GIVEN TASK - Rewrite these lines, changing every "operator seated on harvester" to "driver in the cab" and keeping everything else the same. Leave out the pictures.

* START *

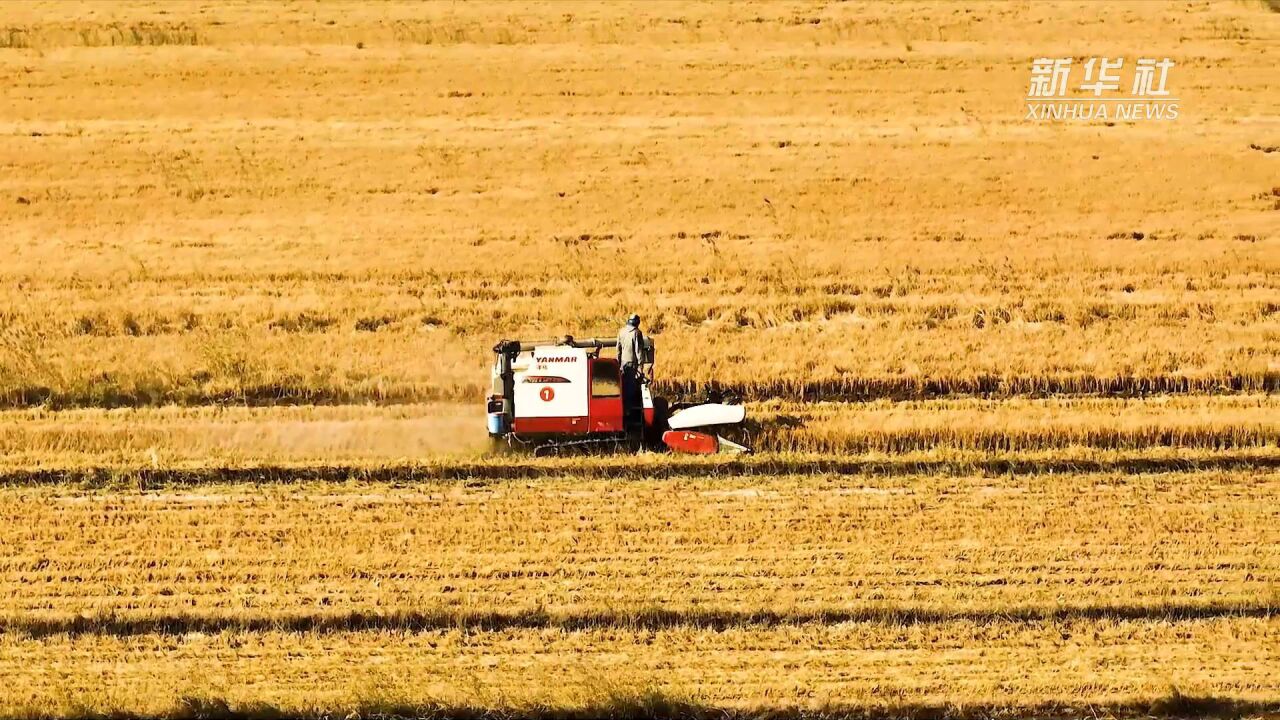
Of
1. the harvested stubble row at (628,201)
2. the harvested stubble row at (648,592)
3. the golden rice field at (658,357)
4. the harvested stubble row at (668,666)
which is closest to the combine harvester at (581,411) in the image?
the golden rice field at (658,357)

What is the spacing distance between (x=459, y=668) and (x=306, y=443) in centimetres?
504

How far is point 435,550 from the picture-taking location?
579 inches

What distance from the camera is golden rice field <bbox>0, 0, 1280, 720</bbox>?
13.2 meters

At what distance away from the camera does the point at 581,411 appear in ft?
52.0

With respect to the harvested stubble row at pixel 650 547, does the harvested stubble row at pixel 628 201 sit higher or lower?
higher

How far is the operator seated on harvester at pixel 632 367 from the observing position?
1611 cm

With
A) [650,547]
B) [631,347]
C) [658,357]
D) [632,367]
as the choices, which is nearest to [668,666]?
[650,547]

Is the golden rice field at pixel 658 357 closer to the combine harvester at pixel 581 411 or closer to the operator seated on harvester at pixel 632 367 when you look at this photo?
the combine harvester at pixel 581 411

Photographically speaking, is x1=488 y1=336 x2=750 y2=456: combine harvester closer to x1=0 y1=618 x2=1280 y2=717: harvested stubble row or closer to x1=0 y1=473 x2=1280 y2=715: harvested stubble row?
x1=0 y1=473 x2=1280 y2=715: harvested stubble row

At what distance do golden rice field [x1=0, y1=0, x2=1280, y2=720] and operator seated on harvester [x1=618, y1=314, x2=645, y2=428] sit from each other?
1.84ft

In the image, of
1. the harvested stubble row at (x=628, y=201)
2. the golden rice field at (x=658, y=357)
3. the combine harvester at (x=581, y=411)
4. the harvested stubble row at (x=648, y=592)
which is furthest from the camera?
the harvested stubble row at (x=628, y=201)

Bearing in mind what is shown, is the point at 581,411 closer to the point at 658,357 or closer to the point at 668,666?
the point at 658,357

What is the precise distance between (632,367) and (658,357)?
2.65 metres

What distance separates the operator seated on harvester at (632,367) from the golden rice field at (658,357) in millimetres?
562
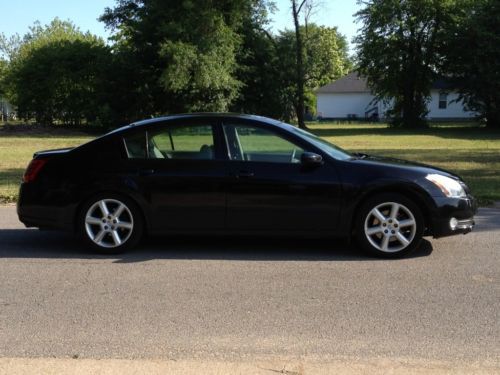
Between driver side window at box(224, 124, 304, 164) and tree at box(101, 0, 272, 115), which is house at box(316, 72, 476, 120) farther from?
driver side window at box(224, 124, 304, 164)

* END *

CORRECT OUTPUT -
Of
1. the harvested stubble row at (628,201)
2. the harvested stubble row at (648,592)
3. the golden rice field at (658,357)
4. the harvested stubble row at (668,666)
which is closest to the combine harvester at (581,411) in the image?
the golden rice field at (658,357)

What is the spacing distance between (x=459, y=668) and (x=306, y=443) in centimetres?
504

How far is point 435,550 from the picture-taking location?
579 inches

What distance from the camera is golden rice field <bbox>0, 0, 1280, 720</bbox>?
13.2 meters

At what distance away from the camera does the point at 581,411 appear in ft?
52.0

With respect to the harvested stubble row at pixel 650 547, does the harvested stubble row at pixel 628 201 sit higher or lower?
higher

How far is the driver in the cab at pixel 632 367 from the observing position?
1611 cm

With
A) [650,547]
B) [631,347]
C) [658,357]
D) [632,367]
as the choices, which is nearest to [668,666]?
[650,547]

Is the golden rice field at pixel 658 357 closer to the combine harvester at pixel 581 411 or closer to the driver in the cab at pixel 632 367 when you look at this photo?
the combine harvester at pixel 581 411

Photographically speaking, is x1=488 y1=336 x2=750 y2=456: combine harvester closer to x1=0 y1=618 x2=1280 y2=717: harvested stubble row or closer to x1=0 y1=473 x2=1280 y2=715: harvested stubble row?
x1=0 y1=473 x2=1280 y2=715: harvested stubble row

At what distance do golden rice field [x1=0, y1=0, x2=1280, y2=720] and driver in the cab [x1=618, y1=314, x2=645, y2=428] sit from each other?
1.84ft

In the image, of
1. the harvested stubble row at (x=628, y=201)
2. the golden rice field at (x=658, y=357)
3. the combine harvester at (x=581, y=411)
4. the harvested stubble row at (x=648, y=592)
which is furthest from the camera?
the harvested stubble row at (x=628, y=201)

Bearing in mind what is shown, is the point at 581,411 closer to the point at 658,357 or closer to the point at 668,666?
the point at 658,357

What is the precise distance between (632,367) and (658,357)?
2.65 metres

What distance separates the driver in the cab at (632,367) from the golden rice field at (658,357) in millimetres?
562
Between driver side window at box(224, 124, 304, 164) and tree at box(101, 0, 272, 115), which is house at box(316, 72, 476, 120) farther from?
driver side window at box(224, 124, 304, 164)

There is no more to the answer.